The deadline for responses to the consultation is 20 September 2013.

DPAs are an important new tool for the CPS and SFO to use in tackling corporate criminal behaviour.  The SFO and Solicitor General have been at pains to point out that there is still a place for civil settlements.  The thinking behind their introduction is that it will free up the SFO and CPS’s resources to concentrate on the most serious and complex cases against corporates and individuals. 
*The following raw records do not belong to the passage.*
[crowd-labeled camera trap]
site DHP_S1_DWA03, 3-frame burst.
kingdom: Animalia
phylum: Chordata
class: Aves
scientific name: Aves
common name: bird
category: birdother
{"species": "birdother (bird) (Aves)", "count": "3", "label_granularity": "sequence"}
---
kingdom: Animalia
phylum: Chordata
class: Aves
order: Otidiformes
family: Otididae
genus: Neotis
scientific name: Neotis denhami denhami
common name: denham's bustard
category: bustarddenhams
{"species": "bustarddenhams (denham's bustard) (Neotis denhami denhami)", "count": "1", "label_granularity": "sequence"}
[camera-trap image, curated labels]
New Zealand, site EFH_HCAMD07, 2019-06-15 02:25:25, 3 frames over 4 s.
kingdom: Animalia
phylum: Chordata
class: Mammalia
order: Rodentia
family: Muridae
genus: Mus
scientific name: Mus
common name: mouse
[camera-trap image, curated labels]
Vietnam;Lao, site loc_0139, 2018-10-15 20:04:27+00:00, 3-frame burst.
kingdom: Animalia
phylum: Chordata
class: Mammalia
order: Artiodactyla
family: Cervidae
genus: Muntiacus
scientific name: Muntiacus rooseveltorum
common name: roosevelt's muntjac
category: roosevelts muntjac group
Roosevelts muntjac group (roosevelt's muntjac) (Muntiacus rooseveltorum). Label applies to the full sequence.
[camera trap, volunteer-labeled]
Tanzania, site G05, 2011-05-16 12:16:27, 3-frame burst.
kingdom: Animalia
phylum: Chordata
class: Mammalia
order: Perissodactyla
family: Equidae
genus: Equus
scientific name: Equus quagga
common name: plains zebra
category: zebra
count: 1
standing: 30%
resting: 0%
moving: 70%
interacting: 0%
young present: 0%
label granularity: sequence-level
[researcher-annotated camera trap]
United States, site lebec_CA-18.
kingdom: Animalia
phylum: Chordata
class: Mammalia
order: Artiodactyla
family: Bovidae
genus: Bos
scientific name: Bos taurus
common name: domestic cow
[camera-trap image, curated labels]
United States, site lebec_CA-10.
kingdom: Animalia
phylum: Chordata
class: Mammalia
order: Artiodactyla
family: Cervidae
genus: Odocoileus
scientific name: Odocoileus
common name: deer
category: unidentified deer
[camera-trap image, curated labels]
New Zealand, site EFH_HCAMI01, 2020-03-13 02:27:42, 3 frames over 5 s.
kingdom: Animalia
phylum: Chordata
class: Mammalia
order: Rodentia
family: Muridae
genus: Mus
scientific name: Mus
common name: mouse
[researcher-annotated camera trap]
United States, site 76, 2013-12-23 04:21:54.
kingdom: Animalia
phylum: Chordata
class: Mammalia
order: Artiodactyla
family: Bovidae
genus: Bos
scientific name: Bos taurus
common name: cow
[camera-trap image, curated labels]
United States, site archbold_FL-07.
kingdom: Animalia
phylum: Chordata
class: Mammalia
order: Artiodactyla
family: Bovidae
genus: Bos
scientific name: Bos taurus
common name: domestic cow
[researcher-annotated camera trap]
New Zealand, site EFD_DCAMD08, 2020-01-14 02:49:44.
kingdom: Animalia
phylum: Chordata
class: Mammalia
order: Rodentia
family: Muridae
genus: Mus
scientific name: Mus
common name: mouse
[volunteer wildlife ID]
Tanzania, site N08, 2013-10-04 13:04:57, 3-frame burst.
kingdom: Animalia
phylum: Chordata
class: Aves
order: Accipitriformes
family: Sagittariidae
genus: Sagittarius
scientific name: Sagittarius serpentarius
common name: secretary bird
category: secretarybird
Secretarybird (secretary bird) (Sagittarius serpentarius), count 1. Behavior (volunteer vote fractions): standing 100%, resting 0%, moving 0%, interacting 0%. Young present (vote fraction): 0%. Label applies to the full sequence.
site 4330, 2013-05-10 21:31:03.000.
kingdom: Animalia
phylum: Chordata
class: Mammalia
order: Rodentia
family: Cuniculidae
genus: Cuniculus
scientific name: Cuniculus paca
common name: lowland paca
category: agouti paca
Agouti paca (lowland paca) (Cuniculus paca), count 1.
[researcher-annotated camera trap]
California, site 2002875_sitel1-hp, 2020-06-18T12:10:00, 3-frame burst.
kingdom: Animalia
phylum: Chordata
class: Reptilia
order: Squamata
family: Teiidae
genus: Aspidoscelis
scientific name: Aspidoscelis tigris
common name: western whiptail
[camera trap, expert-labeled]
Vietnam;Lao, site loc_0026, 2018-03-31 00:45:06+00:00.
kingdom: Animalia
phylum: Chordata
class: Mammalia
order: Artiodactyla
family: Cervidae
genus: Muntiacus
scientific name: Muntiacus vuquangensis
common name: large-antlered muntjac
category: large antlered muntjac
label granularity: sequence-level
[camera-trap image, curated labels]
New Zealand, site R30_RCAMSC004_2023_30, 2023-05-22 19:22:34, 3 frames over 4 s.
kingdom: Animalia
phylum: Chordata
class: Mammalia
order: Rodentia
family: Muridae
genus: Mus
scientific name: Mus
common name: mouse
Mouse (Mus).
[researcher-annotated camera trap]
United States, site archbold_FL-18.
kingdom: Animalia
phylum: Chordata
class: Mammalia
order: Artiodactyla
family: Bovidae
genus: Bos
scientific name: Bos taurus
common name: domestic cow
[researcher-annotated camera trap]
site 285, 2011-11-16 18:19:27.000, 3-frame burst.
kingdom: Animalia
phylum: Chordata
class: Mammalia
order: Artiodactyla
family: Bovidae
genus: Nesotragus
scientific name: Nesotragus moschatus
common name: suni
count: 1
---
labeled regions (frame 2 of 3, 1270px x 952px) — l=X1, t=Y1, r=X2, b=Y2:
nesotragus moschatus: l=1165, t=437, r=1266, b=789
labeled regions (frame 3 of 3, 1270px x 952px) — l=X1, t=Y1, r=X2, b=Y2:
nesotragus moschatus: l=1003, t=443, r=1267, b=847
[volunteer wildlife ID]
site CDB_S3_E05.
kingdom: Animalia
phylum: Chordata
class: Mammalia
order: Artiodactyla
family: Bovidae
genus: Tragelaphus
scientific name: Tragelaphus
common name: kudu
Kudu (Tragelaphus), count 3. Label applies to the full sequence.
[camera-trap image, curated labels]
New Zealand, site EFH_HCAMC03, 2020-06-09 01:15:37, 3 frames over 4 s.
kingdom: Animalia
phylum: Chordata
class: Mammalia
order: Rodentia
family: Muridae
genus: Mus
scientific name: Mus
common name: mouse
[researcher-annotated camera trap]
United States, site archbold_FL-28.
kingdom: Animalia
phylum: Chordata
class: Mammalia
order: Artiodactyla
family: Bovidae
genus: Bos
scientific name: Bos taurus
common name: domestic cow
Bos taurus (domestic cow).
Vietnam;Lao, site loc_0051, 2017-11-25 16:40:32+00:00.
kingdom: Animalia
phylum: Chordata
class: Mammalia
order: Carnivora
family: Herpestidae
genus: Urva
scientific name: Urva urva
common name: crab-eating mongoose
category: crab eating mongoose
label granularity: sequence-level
There will be a great deal of interest in the coming months over the introduction of DPAs.  The proposed code provides an insight as to how DPAs may work in practice and assist companies to understand how these proposals may impact on them in the future.  However, what the code cannot do is mitigate against the inherent uncertainty in the ‘peculiarly British’ process given the Judge’s effective right of veto, should he or she not find the DPA to satisfy the requisite test of being ‘in the interests of justice’ and ‘fair, reasonable and proportionate’.